In the passage about God and old ways of thinking, reproduce word for word everything from "It’s not easy" down to "VERY BIG GOD.".
Begin Text provided
It’s not easy to rid ourselves of old prejudices and ways of thinking—especially if these ways of thinking have been ingrained into us since we were young.

God is a VERY BIG GOD.

And sometimes, I make Him too small?

I try and create God in my image rather than the other way around.

How about you?

I lay on God my small thinking, my worldview, my idiosyncrasies, and when I do that, I pass those ideas on to others.

And in Acts, we are able to see a group of believers, people just like us, who make mistakes in their understanding of God and eventually change their thinking.

Some, though, do not change their thinking.

And they are the ones who tend to get in the way of the progress of God’s Church and God’s plans.

They are the ones to whom the Apostle Paul kept admonishing and trying to persuade through his many letters which are recorded in the New Testament.

“It is for freedom that Christ has set us free,” Paul tells the Church in Galatia, “do not let yourselves be burdened again by a yoke of slavery…”

…he continues, “The entire law is summed up in a single command: ‘Love your neighbor as yourself.’”

I’m still trying to figure out exactly what that means, how about you?

A friend of mine recently said, “You know what makes Christianity different from all the other religions?

Christianity is about loving God by loving other people.

That’s it.

When we are actively loving and serving other human beings we are actively loving and serving God.

“Whatever you have done for the least of these, you have done it to me…”

On the day of Pentecost there were staying in Jerusalem, people from every nation under heaven.

When the Holy Spirit filled Jesus’ first followers, they began to speak in other tongues which means languages as the Spirit enabled them.
End Text provided
Begin Given records
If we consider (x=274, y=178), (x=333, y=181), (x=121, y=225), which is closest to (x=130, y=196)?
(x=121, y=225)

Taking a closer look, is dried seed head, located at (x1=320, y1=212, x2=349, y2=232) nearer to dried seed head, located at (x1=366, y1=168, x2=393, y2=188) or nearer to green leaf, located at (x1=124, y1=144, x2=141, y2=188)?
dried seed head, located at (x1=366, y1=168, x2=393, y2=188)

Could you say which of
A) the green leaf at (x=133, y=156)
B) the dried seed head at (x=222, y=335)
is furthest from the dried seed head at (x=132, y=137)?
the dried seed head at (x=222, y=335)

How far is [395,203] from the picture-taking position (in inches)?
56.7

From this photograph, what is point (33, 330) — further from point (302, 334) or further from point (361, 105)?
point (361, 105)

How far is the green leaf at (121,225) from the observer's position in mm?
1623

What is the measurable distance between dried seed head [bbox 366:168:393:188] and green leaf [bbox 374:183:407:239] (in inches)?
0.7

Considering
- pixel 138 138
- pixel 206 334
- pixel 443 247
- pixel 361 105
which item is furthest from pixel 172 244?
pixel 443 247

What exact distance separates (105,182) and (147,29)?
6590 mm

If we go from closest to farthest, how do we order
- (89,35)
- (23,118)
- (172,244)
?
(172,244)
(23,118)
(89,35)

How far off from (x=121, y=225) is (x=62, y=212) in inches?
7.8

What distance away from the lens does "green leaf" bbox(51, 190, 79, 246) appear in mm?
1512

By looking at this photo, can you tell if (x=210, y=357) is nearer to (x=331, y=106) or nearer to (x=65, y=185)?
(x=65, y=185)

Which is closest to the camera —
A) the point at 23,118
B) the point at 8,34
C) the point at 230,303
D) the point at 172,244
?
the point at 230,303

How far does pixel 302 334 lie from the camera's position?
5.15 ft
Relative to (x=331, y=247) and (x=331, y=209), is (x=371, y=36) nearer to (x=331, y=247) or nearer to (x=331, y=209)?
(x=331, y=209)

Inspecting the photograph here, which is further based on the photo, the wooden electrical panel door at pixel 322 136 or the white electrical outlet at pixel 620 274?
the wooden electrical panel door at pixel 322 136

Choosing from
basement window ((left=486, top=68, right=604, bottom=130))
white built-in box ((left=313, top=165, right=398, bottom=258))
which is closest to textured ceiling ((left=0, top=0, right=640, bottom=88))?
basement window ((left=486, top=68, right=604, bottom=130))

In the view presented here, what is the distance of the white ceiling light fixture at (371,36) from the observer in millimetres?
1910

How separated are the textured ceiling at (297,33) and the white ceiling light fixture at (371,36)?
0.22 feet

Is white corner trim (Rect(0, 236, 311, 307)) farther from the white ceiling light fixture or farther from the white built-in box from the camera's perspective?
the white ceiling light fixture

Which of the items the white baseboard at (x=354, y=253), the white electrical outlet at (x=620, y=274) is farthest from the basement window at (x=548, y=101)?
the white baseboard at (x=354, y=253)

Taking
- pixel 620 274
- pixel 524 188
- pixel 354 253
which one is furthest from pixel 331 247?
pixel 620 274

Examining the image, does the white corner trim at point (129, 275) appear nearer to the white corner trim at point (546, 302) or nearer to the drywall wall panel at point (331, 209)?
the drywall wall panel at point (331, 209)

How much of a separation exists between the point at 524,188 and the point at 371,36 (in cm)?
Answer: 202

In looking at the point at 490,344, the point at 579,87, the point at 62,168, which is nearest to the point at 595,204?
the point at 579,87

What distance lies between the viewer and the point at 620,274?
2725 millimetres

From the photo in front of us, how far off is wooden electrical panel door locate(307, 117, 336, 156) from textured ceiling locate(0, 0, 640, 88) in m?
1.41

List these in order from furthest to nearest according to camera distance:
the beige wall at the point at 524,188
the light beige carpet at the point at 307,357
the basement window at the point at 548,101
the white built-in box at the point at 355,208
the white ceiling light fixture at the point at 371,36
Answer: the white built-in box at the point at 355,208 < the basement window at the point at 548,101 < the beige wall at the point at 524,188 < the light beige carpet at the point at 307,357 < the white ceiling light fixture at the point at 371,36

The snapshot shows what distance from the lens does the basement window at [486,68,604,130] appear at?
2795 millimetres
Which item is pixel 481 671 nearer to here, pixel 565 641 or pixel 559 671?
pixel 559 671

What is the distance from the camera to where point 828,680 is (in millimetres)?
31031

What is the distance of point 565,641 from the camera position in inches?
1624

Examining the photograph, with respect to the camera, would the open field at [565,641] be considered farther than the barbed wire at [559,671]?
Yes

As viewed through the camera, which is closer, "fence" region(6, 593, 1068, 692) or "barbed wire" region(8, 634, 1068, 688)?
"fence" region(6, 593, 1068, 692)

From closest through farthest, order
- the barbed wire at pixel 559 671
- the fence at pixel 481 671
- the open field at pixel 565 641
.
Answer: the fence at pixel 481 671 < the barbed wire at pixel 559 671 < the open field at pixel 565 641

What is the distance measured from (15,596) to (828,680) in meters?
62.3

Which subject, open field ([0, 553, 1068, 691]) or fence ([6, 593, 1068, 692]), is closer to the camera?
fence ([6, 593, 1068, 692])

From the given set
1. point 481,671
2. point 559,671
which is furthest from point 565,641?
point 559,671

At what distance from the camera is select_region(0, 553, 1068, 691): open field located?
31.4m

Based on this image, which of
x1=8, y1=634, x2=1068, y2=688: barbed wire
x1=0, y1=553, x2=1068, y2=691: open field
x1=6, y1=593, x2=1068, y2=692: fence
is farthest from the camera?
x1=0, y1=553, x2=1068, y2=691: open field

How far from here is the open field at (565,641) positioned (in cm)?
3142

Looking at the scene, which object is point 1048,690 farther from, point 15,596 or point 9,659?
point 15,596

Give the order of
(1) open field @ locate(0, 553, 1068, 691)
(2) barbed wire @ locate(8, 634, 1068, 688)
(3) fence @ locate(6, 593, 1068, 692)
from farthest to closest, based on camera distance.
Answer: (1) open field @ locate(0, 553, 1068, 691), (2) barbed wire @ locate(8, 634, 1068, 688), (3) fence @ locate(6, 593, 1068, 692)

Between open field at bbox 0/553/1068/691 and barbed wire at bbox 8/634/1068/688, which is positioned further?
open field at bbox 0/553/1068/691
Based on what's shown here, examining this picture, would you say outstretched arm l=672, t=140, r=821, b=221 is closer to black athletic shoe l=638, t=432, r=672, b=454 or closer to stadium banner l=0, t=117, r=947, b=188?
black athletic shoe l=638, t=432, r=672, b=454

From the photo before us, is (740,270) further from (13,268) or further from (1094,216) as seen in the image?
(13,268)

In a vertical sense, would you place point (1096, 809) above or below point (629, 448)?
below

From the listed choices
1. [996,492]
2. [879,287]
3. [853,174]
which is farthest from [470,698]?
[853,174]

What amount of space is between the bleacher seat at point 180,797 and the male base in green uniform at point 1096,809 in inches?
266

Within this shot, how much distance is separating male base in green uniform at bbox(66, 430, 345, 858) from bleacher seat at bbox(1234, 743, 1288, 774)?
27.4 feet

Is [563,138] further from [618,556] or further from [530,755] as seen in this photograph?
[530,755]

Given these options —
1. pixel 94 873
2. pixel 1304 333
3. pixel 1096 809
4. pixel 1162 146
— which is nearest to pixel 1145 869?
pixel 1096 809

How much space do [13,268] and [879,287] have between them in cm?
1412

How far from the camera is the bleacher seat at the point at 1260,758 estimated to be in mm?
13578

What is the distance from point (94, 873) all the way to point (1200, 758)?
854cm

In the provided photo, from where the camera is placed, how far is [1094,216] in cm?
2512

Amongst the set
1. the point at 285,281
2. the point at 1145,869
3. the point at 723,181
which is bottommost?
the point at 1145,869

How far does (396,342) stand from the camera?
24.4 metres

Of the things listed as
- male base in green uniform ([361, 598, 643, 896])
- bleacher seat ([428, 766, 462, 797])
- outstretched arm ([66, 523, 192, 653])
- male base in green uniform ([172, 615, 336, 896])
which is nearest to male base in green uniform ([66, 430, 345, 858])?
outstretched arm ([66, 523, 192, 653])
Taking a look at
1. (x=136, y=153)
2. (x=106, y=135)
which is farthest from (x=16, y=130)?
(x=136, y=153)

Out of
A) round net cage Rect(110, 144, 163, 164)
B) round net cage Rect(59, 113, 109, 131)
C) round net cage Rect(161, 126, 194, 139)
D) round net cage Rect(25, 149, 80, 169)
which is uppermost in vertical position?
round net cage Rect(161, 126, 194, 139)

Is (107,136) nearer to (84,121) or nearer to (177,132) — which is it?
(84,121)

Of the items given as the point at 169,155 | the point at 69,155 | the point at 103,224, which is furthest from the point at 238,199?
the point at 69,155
End Given records
__Solved problem__.
It’s not easy to rid ourselves of old prejudices and ways of thinking—especially if these ways of thinking have been ingrained into us since we were young.

God is a VERY BIG GOD.